Having been born where Albert Speer died and Sir Alexander Fleming discovered that, if you left bread out long enough, it’d save going to the pharmacy within St Mary’s Paddington to get Penicillin, my parents decided that a room in a road just off Baker Street wasn’t the place to bring up their little Mickey Mouse, so we emigrated south of the River (it was before 8.00 pm so cab drivers were happy to take us) to a 1936-built block of flats located on Balham High Road, SW17. My maternal grandmother lived there, next door to my Aunt (her sister) who was sponsored by Embassy before they got into snooker and their step/real dad respectively.
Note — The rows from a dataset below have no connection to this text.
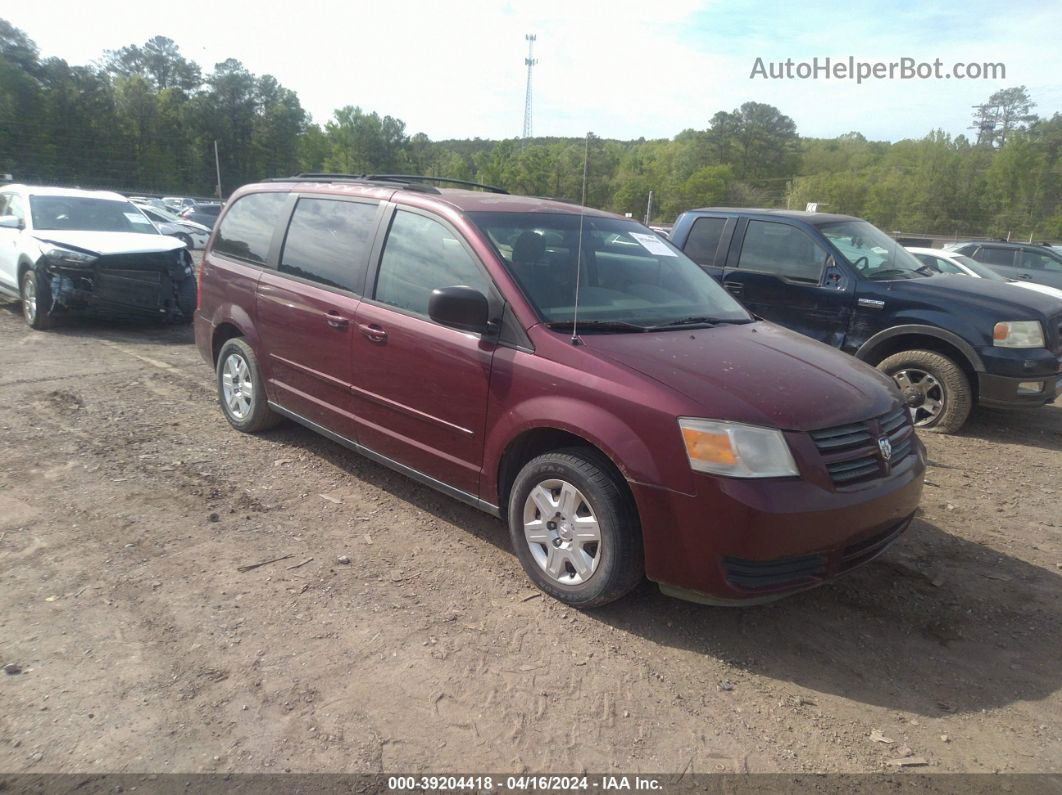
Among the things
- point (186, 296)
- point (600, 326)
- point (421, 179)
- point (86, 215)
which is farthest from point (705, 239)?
point (86, 215)

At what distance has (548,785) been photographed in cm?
230

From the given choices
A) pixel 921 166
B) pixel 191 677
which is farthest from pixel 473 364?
pixel 921 166

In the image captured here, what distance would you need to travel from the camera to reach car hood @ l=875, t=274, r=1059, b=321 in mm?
6066

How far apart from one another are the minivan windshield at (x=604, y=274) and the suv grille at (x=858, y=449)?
39.9 inches

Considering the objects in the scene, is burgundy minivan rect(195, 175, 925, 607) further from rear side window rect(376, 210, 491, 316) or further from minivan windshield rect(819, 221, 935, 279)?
minivan windshield rect(819, 221, 935, 279)

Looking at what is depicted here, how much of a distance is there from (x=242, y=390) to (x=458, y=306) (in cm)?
269

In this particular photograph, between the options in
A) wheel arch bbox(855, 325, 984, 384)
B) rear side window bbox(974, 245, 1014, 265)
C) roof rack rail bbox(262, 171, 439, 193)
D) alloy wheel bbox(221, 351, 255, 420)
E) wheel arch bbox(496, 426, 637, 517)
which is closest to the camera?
wheel arch bbox(496, 426, 637, 517)

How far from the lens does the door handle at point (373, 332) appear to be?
394cm

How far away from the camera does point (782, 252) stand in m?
7.00

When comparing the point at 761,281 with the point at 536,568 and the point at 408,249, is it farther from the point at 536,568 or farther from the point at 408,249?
the point at 536,568

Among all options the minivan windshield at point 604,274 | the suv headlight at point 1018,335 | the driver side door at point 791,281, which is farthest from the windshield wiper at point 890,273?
the minivan windshield at point 604,274

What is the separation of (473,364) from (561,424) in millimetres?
620

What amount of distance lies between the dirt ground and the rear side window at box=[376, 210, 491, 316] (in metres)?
1.27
Because I was moved there when I was only nine-months my early memories are negligible but, as I lived there until I was fifteen (we had to move as my mother had run out of maintenance people and shopkeepers along Balham High Road to shag) I collected many memories.  I will choose this vehicle to share with you.

Having started with a leading Nazi, this first chapter will end with one of my most vivid memories.

Within Du Cane Court, the flats of which I mention, there was small dairy-cum-grocer’s shop; most of the tenants would visit this each day.  In the 600+ flats you could count the number of children living there on the fingers of two hands, one of which having had an accident with the bacon slicer in the dairy.  One of the other children’s mum was German.  I remember her one day saying to my nan and me that her cousins had all been in the SS and that you could not have met nicer people.

I can only assume, within the Third Reich, they never had “take your cousin to work day”?